### WORK TO DO:
Could you set down all of the rows below word for word, omitting the pictures?

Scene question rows
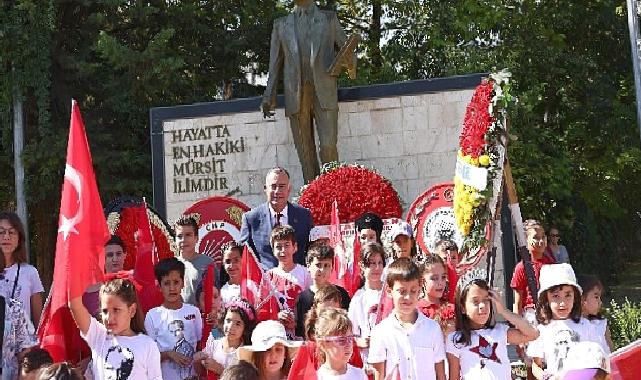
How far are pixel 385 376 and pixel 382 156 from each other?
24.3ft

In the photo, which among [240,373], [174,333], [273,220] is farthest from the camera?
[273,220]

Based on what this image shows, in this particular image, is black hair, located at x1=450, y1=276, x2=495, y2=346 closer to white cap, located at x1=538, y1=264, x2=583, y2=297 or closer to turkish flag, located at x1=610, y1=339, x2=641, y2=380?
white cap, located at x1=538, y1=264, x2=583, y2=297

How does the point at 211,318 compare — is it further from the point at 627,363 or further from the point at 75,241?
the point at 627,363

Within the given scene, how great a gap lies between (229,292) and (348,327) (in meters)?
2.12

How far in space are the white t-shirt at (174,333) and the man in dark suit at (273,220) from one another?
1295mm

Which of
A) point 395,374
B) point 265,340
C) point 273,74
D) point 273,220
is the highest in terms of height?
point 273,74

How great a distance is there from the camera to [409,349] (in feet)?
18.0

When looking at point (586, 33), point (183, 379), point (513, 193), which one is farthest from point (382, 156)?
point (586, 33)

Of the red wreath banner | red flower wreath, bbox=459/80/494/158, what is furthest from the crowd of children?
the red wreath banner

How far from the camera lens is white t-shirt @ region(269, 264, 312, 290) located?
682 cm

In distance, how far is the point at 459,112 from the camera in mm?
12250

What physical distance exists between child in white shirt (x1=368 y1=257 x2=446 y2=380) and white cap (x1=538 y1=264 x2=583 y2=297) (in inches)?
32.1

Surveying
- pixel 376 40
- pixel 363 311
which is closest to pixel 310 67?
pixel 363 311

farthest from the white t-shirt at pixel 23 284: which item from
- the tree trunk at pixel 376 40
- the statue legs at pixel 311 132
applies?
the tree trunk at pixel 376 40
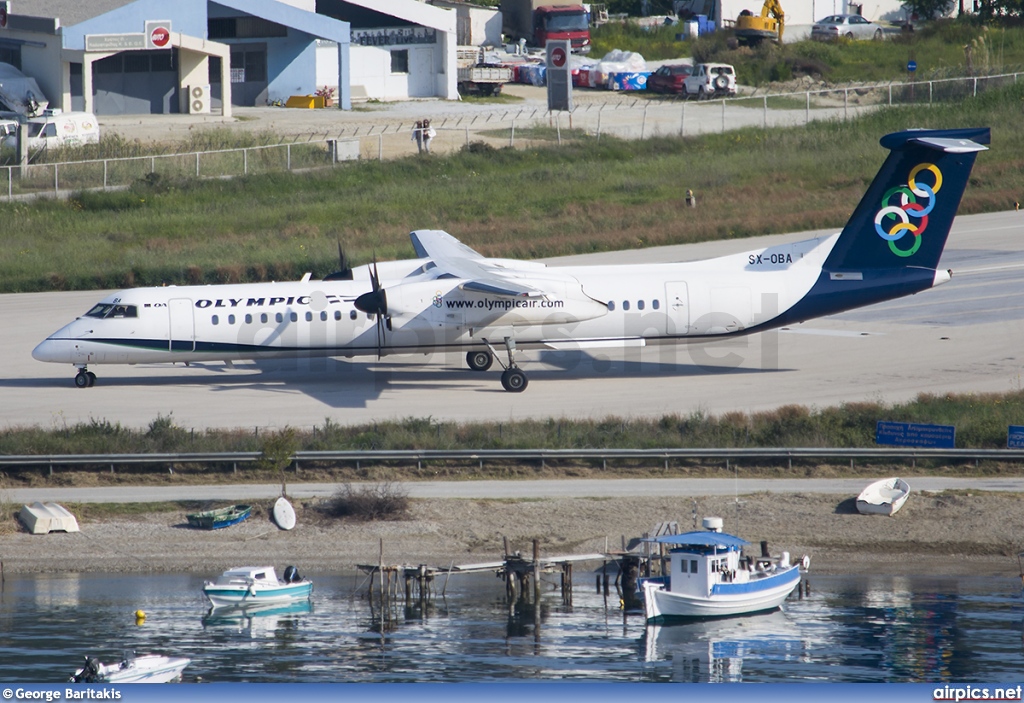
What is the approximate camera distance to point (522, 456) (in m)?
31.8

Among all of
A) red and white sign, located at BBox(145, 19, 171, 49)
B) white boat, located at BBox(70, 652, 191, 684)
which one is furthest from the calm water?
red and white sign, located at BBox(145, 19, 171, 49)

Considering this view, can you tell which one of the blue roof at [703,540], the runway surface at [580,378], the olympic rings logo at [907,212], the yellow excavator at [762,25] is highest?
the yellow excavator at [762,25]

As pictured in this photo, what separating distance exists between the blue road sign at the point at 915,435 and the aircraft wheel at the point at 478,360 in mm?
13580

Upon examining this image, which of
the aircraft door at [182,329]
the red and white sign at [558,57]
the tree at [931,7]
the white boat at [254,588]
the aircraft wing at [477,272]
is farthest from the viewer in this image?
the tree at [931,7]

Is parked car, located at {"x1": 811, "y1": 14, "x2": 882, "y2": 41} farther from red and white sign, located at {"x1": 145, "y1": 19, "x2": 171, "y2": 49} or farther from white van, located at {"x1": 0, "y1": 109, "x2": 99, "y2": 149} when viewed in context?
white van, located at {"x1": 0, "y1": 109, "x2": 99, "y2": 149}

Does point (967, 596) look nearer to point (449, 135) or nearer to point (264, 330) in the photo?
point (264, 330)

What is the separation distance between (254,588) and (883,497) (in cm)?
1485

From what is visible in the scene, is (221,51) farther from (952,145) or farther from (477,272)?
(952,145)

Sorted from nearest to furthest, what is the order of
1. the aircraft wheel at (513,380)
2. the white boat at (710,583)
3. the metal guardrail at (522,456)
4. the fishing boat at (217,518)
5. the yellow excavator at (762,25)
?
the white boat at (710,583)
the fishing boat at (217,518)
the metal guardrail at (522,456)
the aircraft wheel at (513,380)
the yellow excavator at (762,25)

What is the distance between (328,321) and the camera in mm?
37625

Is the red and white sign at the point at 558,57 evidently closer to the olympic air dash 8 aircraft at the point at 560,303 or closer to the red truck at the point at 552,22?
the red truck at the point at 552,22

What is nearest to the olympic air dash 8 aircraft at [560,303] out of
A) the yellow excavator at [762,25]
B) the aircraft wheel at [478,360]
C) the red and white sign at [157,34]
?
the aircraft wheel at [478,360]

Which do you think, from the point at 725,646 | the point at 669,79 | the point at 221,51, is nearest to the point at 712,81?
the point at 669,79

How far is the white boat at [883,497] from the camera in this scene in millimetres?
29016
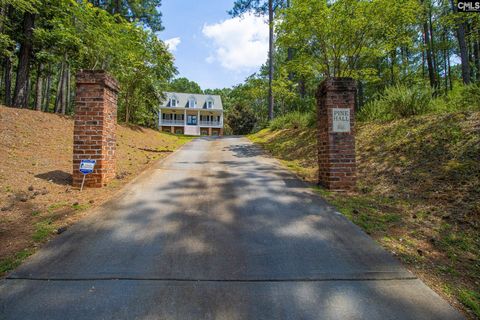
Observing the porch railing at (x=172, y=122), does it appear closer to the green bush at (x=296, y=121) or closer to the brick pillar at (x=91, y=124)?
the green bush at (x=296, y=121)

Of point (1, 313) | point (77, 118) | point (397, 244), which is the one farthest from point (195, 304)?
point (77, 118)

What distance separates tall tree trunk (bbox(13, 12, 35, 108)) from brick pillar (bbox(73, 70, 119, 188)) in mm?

### ANSWER TO THIS PROBLEM:
How far are pixel 385 376 and pixel 382 156 from each other?
24.3ft

In the photo, which among [240,373], [174,333], [273,220] is farthest from the camera?
[273,220]

Based on what this image shows, in this particular image, is black hair, located at x1=450, y1=276, x2=495, y2=346 closer to white cap, located at x1=538, y1=264, x2=583, y2=297 or closer to turkish flag, located at x1=610, y1=339, x2=641, y2=380?
white cap, located at x1=538, y1=264, x2=583, y2=297

How does the point at 211,318 compare — is it further from the point at 627,363 or further from the point at 75,241?
the point at 627,363

Within the given scene, how great a gap lies between (229,292) and (348,327) (in meters)?
2.12

How far in space are the white t-shirt at (174,333) and the man in dark suit at (273,220) from one another?
1295mm

Which of
A) point 395,374
B) point 265,340
C) point 273,74
D) point 273,220
is the highest in terms of height?
point 273,74

How great a distance is there from the camera to [409,349] (in feet)?
18.0

When looking at point (586, 33), point (183, 379), point (513, 193), which one is farthest from point (382, 156)?
point (586, 33)

Of the red wreath banner | red flower wreath, bbox=459/80/494/158, what is furthest from the crowd of children?
the red wreath banner

How far from the camera lens is white t-shirt @ region(269, 264, 312, 290) located?
682 cm

In distance, how far is the point at 459,112 from the camera in mm?
12250

What physical distance exists between child in white shirt (x1=368 y1=257 x2=446 y2=380) and white cap (x1=538 y1=264 x2=583 y2=297) (in inches)?
32.1

Surveying
- pixel 376 40
- pixel 363 311
which is closest to pixel 310 67?
pixel 363 311

farthest from the white t-shirt at pixel 23 284: which item from
- the tree trunk at pixel 376 40
- the statue legs at pixel 311 132
applies?
the tree trunk at pixel 376 40
What is the approximate camera distance to point (522, 456) (in m)?
31.8

Among all of
A) red and white sign, located at BBox(145, 19, 171, 49)
B) white boat, located at BBox(70, 652, 191, 684)
which one is furthest from the calm water?
red and white sign, located at BBox(145, 19, 171, 49)

Considering this view, can you tell which one of the blue roof at [703,540], the runway surface at [580,378], the olympic rings logo at [907,212], the yellow excavator at [762,25] is highest?
the yellow excavator at [762,25]

As pictured in this photo, what separating distance exists between the blue road sign at the point at 915,435 and the aircraft wheel at the point at 478,360 in mm?
13580

Upon examining this image, which of
the aircraft door at [182,329]
the red and white sign at [558,57]
the tree at [931,7]
the white boat at [254,588]
the aircraft wing at [477,272]
is farthest from the viewer in this image?
the tree at [931,7]

Is parked car, located at {"x1": 811, "y1": 14, "x2": 882, "y2": 41} farther from red and white sign, located at {"x1": 145, "y1": 19, "x2": 171, "y2": 49} or farther from white van, located at {"x1": 0, "y1": 109, "x2": 99, "y2": 149} when viewed in context?
white van, located at {"x1": 0, "y1": 109, "x2": 99, "y2": 149}

Does point (967, 596) look nearer to point (449, 135) or nearer to point (264, 330) in the photo?
point (264, 330)

What is the separation distance between (254,588) and (883,497) (in cm)?
1485

From what is visible in the scene, is (221,51) farther from (952,145) or farther from (477,272)?
(952,145)

Sorted from nearest to furthest, what is the order of
1. the aircraft wheel at (513,380)
2. the white boat at (710,583)
3. the metal guardrail at (522,456)
4. the fishing boat at (217,518)
5. the yellow excavator at (762,25)
?
the white boat at (710,583)
the fishing boat at (217,518)
the metal guardrail at (522,456)
the aircraft wheel at (513,380)
the yellow excavator at (762,25)

What is the distance between (328,321) and the camera in mm?
37625

Is the red and white sign at the point at 558,57 evidently closer to the olympic air dash 8 aircraft at the point at 560,303 or closer to the red truck at the point at 552,22?
the red truck at the point at 552,22

What is nearest to the olympic air dash 8 aircraft at [560,303] out of
A) the yellow excavator at [762,25]
B) the aircraft wheel at [478,360]
C) the red and white sign at [157,34]
?
the aircraft wheel at [478,360]

Which do you think, from the point at 725,646 | the point at 669,79 | the point at 221,51, is nearest to the point at 712,81?
the point at 669,79

How far is the white boat at [883,497] from the camera in this scene in millimetres?
29016
Observing the porch railing at (x=172, y=122), does it appear closer to the green bush at (x=296, y=121) or closer to the brick pillar at (x=91, y=124)?
the green bush at (x=296, y=121)

Of point (1, 313) | point (77, 118) | point (397, 244), which is the one farthest from point (195, 304)?
point (77, 118)

What distance separates tall tree trunk (bbox(13, 12, 35, 108)) from brick pillar (bbox(73, 70, 119, 188)) in mm?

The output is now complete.